Dans une courte vidéo publiée par ces chercheurs, on peut apprécier la construction de la déduction du robot Nao à travers une petite expérience qui montre sa capacité à dire non. Plusieurs commandes de base lui sont d’abord ordonnées, qu’il applique en toute confiance (assieds-toi, lève-toi…). Ensuite, l’un des chercheurs demande au robot de marcher droit, alors qu’il est sur une table. Nao explique alors qu’il ne peut pas le faire puisqu’il risque de chuter de la table.

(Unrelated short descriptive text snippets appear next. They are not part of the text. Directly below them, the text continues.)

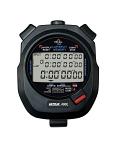 Ultrak 490L LED Backlight 100 Dual Split Memory Stopwatch Ultrak 490L LED Backlight 100 Dual Split Memory Stopwatch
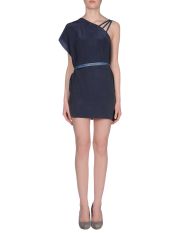 BGN - Vestito corto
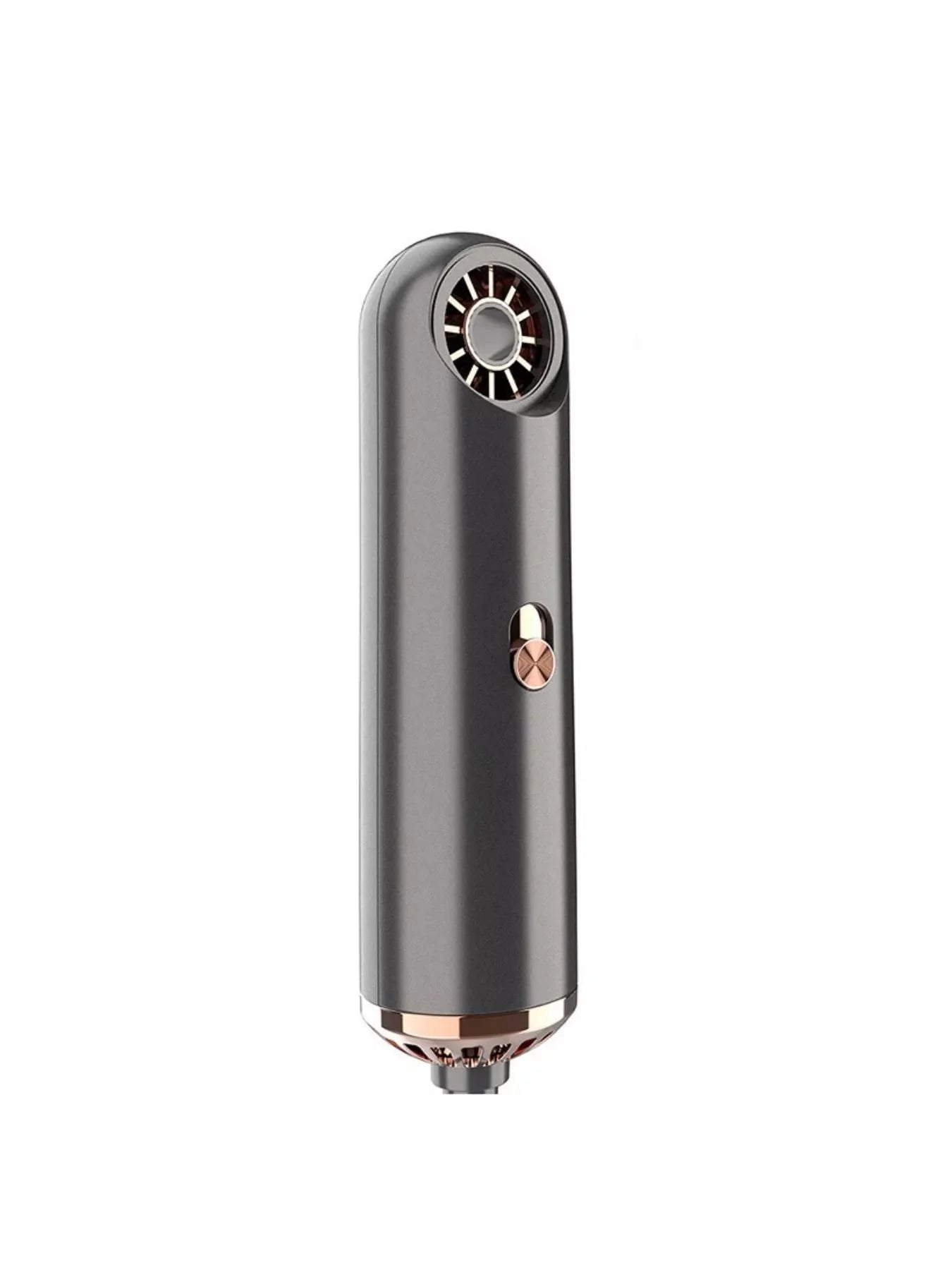Portable Negative Ion High - Speed Hair Dryer - Loving It Shop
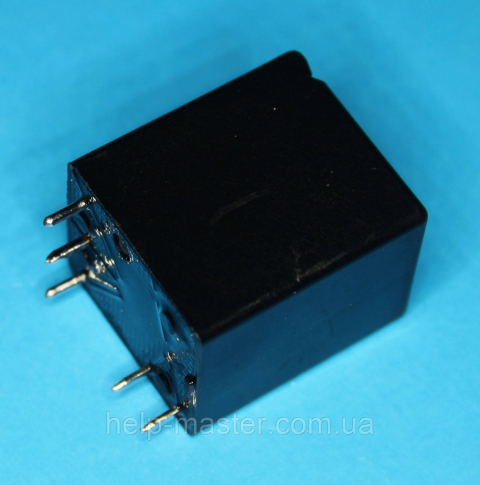 Реле V23072-C1061-A203 12VDC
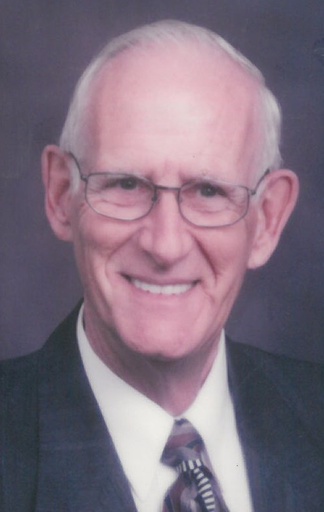 Aurèle Lagacé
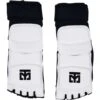 Mooto Extera Foot Protectors -Boxing Discount Store MTO 217 c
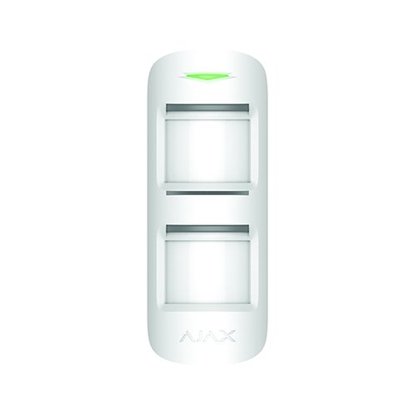 Изображение Ajax Motion Protect Outdoor Motion detector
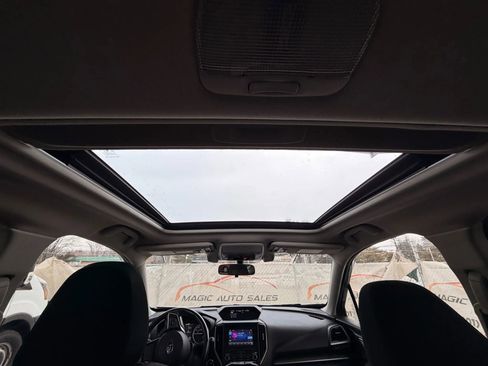 Used 2019 Subaru Forester Premium image 36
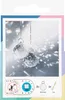 folia Cristaux Sun Catcher CRYSTAL DUO 2 pièces Voir les images du produit 3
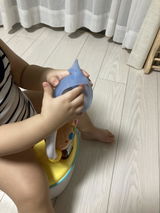 匿名 review photo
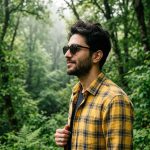 فرهاد اینانلو مشتری عسل زنجیرخار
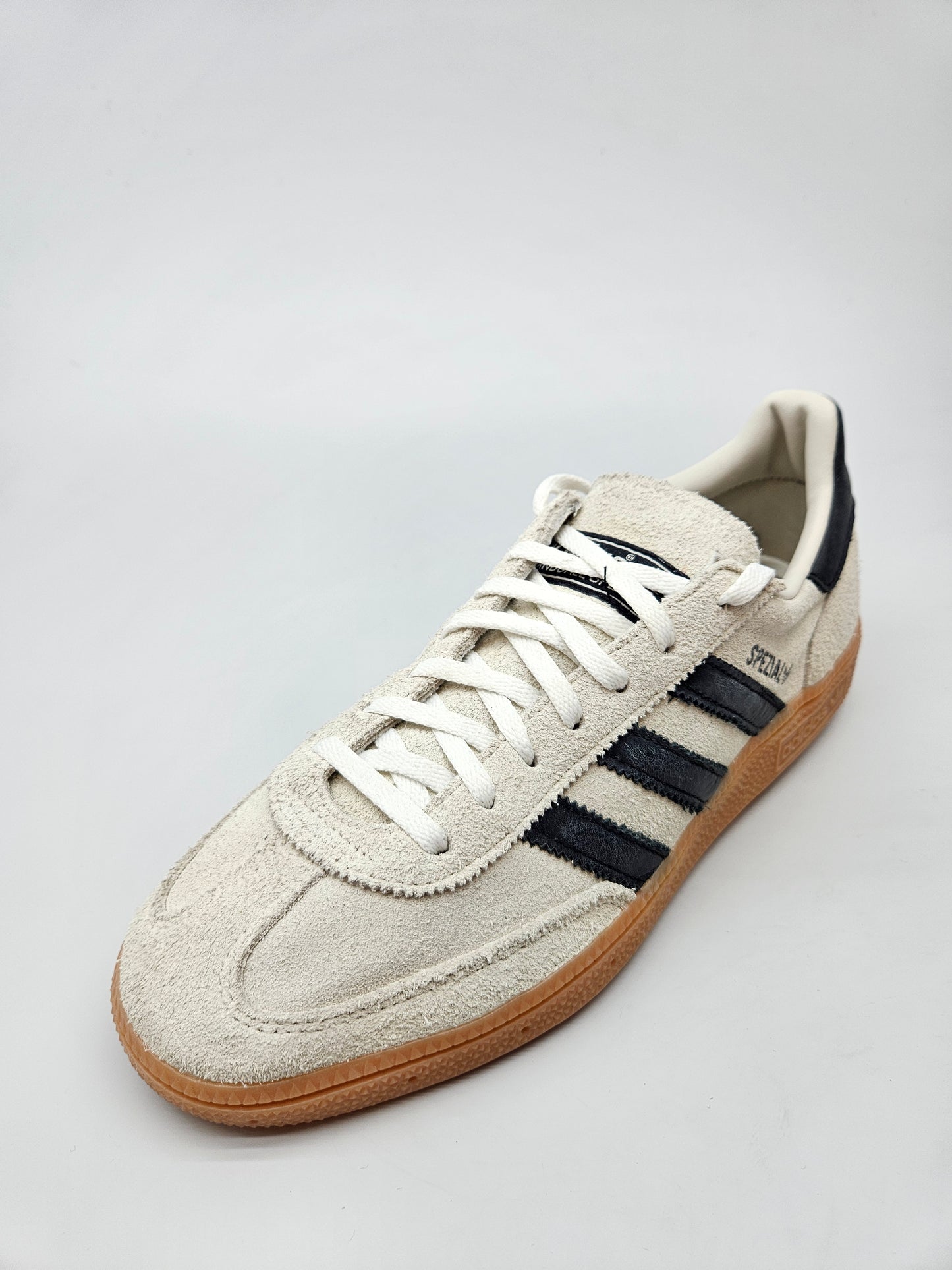 ADIDAS SPEZIAL ORIGINAL PATIKI BR 40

L’ordre est ensuite répété, et il lui est précisé qu’il sera rattrapé au moment où il basculera dans le vide. Dès lors, le robot s’exécute.

Cette programmation du robot nous rappelle l’une des trois lois de la robotique (la troisième), formulées par l’écrivain de Isaac Asimov en 1942, puis publiées en 1982 dans son recueil de nouvelles intitulé « Nous les robots« . Ces trois lois servent à organiser les relations entre les robots et les humains afin d’éviter que des robots trop capables ne se retournent contre l’humanité, et inspirent aujourd’hui les scientifiques. Les voici :

  • Loi n°1 : Un robot ne peut porter atteinte à un être humain, ni, en restant passif, permettre qu’un être humain soit exposé au danger.
  • Loi n°2 : Un robot doit obéir aux ordres qui lui sont donnés par un être humain, sauf si de tels ordres entrent en conflit avec la première loi.
  • Loi n°3 : Un robot doit protéger son existence tant que cette protection n’entre pas en conflit avec la première ou la deuxième loi.